# Written exercise
Quote the rows below word for word, starting with the first one and going on through the line with "114062 millimetres". Omit the pictures.

───── Raw data ─────

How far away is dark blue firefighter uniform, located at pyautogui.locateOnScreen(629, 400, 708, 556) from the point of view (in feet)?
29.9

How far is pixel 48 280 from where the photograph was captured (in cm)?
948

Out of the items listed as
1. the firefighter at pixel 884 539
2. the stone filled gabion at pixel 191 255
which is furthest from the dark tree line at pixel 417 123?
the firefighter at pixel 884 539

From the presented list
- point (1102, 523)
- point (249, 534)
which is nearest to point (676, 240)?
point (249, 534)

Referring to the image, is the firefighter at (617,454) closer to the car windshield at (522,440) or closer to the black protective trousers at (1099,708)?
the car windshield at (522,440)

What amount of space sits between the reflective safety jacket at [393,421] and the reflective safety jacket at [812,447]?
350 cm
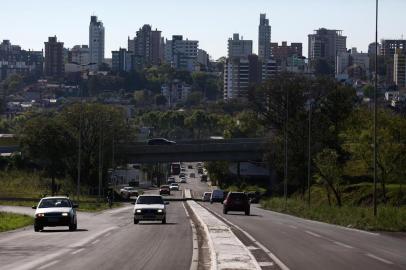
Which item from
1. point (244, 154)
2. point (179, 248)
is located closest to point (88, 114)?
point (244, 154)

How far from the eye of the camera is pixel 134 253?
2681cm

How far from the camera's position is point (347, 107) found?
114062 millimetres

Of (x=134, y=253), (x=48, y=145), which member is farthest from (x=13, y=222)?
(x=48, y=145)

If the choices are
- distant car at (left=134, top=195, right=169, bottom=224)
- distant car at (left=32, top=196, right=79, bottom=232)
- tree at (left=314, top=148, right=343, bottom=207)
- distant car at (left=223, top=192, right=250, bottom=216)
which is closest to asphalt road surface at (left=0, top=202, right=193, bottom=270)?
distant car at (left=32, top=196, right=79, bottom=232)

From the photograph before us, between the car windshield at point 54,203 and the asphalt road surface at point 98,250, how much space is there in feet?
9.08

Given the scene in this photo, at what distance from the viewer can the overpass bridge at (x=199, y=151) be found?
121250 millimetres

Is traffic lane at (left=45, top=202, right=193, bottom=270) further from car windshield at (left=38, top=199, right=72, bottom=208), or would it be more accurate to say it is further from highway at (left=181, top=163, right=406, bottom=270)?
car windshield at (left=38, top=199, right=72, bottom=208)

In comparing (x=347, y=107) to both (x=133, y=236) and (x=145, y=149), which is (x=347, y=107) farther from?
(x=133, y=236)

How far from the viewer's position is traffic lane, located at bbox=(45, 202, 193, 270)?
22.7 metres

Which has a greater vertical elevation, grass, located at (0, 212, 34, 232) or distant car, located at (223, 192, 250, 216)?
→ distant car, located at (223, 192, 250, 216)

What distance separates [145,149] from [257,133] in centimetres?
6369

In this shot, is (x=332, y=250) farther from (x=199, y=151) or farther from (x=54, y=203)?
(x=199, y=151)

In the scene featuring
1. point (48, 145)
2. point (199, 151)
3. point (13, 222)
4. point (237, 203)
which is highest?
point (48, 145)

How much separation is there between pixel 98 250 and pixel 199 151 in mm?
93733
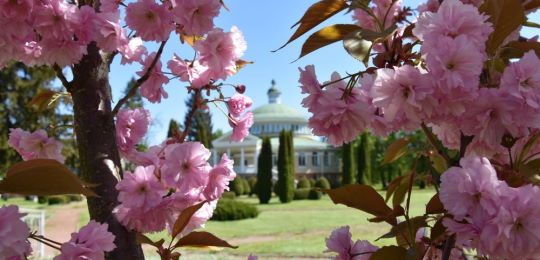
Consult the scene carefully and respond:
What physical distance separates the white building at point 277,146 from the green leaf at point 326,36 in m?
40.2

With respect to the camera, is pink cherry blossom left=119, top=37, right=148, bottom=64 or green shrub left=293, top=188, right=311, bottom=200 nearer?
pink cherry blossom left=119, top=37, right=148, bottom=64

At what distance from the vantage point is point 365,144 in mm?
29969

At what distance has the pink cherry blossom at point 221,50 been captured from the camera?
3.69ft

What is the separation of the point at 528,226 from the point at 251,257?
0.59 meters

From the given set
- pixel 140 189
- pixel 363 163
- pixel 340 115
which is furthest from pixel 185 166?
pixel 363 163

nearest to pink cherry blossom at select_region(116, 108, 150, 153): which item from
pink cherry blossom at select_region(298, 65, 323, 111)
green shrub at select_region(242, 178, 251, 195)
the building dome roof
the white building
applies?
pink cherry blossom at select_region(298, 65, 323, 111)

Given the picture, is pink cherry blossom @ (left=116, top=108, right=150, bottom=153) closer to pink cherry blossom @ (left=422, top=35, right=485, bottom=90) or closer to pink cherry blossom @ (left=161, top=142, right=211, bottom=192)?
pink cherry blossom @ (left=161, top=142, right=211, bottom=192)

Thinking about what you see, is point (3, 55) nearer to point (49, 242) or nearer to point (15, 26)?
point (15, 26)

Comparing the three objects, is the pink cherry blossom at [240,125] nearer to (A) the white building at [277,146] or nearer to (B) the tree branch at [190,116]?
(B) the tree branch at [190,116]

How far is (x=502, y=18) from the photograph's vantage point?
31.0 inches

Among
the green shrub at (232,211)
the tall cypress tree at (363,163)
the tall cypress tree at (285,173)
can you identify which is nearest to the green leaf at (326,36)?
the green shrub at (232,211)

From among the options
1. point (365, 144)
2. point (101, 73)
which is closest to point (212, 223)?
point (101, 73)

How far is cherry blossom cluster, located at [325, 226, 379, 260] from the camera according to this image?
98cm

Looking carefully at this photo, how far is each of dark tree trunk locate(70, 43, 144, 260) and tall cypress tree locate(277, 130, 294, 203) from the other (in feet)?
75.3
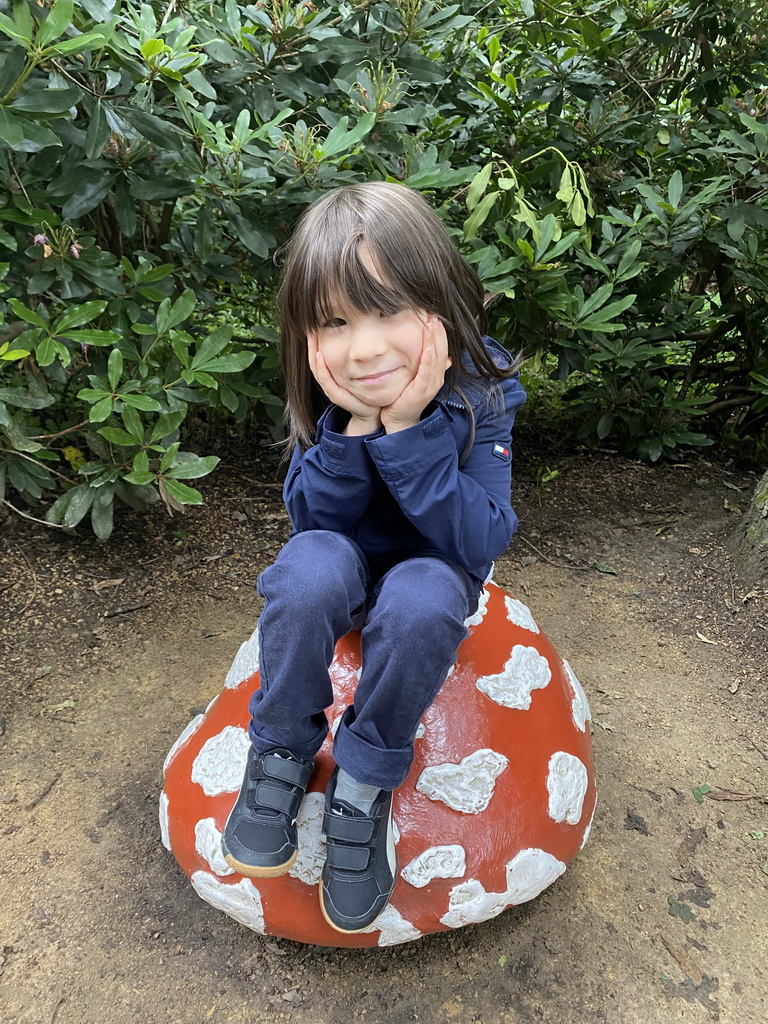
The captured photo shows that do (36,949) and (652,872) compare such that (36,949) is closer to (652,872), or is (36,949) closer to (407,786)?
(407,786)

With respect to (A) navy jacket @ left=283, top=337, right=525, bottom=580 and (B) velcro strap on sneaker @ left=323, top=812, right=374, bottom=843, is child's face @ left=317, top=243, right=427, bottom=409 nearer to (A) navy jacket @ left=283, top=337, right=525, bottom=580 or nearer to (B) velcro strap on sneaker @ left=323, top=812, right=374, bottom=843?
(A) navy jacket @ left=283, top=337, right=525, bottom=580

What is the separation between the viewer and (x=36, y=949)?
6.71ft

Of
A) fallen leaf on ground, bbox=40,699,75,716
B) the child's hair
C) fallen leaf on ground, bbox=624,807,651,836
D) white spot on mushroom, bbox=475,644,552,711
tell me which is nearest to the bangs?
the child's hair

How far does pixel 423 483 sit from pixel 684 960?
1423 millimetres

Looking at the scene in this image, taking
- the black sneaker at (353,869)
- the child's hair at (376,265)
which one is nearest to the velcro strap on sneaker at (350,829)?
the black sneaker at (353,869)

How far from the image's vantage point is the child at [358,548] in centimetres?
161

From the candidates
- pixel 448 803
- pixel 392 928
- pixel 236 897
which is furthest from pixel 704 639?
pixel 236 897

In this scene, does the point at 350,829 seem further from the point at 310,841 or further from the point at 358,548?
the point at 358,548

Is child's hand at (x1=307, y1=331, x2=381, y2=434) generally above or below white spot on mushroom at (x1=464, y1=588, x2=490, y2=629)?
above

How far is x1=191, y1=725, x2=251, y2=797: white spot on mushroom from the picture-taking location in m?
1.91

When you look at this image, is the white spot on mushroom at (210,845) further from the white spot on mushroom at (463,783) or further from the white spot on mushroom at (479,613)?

─────

# Response
How far away is dark blue firefighter uniform, located at pyautogui.locateOnScreen(629, 400, 708, 556) from the point of view (in feet)?
29.9

How far is pixel 48 280 from where the photograph was captured (in cm)?
948

Out of the items listed as
1. the firefighter at pixel 884 539
2. the stone filled gabion at pixel 191 255
which is furthest from the dark tree line at pixel 417 123?
the firefighter at pixel 884 539

From the presented list
- point (1102, 523)
- point (249, 534)
which is nearest to point (676, 240)?
point (249, 534)

Referring to the image, is the firefighter at (617,454) closer to the car windshield at (522,440) or closer to the black protective trousers at (1099,708)?
the car windshield at (522,440)

What amount of space sits between the reflective safety jacket at [393,421] and the reflective safety jacket at [812,447]?
350 cm
Which item from
1. point (244, 154)
2. point (179, 248)
is located closest to point (88, 114)?
point (244, 154)

How far from the eye of the camera is pixel 134 253?
2681cm

How far from the camera's position is point (347, 107) found?
114062 millimetres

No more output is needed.